Inflation genie back in the bottle?


This week was another good one for most investors. In sterling terms, the strongest equity markets were in Europe with the DAX up 4.5% since last Friday afternoon. The biggest winners have been small and mid-sized firms; the FTSE 250 has stormed up by 4.3% compared to a 1.4% increase for the FTSE 100. Likewise, the Russell 2000 (America’s most-watched market index for small and mid-sized companies) is up 5.1% in US dollar terms.

As we reasoned last week, risk asset markets are benefitting from the perception that central banks have reached their tightest levels in terms of interest rates and the most likely next moves now are lower. That perception grew stronger this week. Yields on 10-year government bonds are down another 0.2%-0.3% in the UK, Europe and the US. The move is even stronger for shorter-dated maturities.

Monetary policy tightness has had a greater impact on smaller firms as they have less ability to directly issue fixed-coupon debt funding in the major bond markets, but rely on banks and other lending institutions. The inverted yield curves in longer bonds (yields on longer maturities are lower than those where funds are locked up for less long) may signal that investors expect rates to fall at some point, but smaller firms gain no benefit from that view because their financing tends to be on shorter terms than what big companies can achieve through bond issuance of their own. Investor cash and lower funding rates in this phase thus gets channelled to larger firms. However, in the phase where the curve inverts at the short end, this can send a different signal.

The chart above shows how 2-year rates have fallen in the period since the last round of central bank meetings. The pace of those falls has picked up this week. As a result, investors are starting to feel smaller companies may get a break in the foreseeable future, and start winning rather than losing, relative to larger sized firms.

Thinking we are through the worst is tempting but is also dangerous. Indeed, central banks moving from tight to easy is also a sign that economic growth is not going so well. And if growth is not going so well, profits may be under pressure.
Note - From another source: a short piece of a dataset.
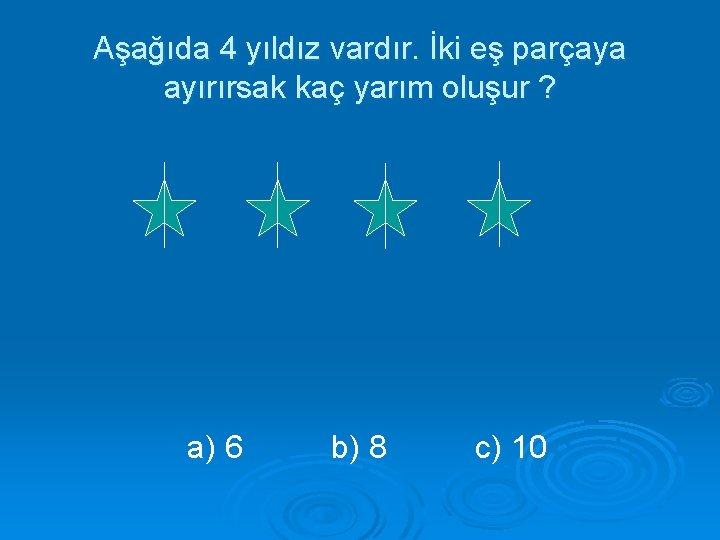Aşağıda 4 yıldız vardır. İki eş parçaya ayırırsak kaç yarım oluşur ? a) 6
That seems to be the case for the Russell 2000 companies. Analysts have been digesting the latest earnings reports together with managements’ future guidance and revising their projections for the tail-end of this year and for 2024. It is not unusual for them to revise down the last bit of the current year’s numbers, but they usually remain reasonably upbeat for the next. This year though, there has been a more noticeable wave of pessimism for 2024 than one could reasonably expect due to seasonality.

One of the interesting aspects of the global fall-back in inflation is the disparity between goods and service prices. For producers of things, pricing power seems to be hard to come by of late. Businesses have been trying to reduce overstocked inventory levels but final demand has been slowing faster than they can manage inventory levels down. This week, the data showed that US producer final-demand price growth slipped to a 0.5% month-on-month fall in October. They had been stronger in the summer but this reversal is significant. US industrial production fell quite sharply, by 0.6%, and factory utilisation rates declined to 78.9%, the weakest level since September 2021, while US inventory levels were reported earlier this month as still rising.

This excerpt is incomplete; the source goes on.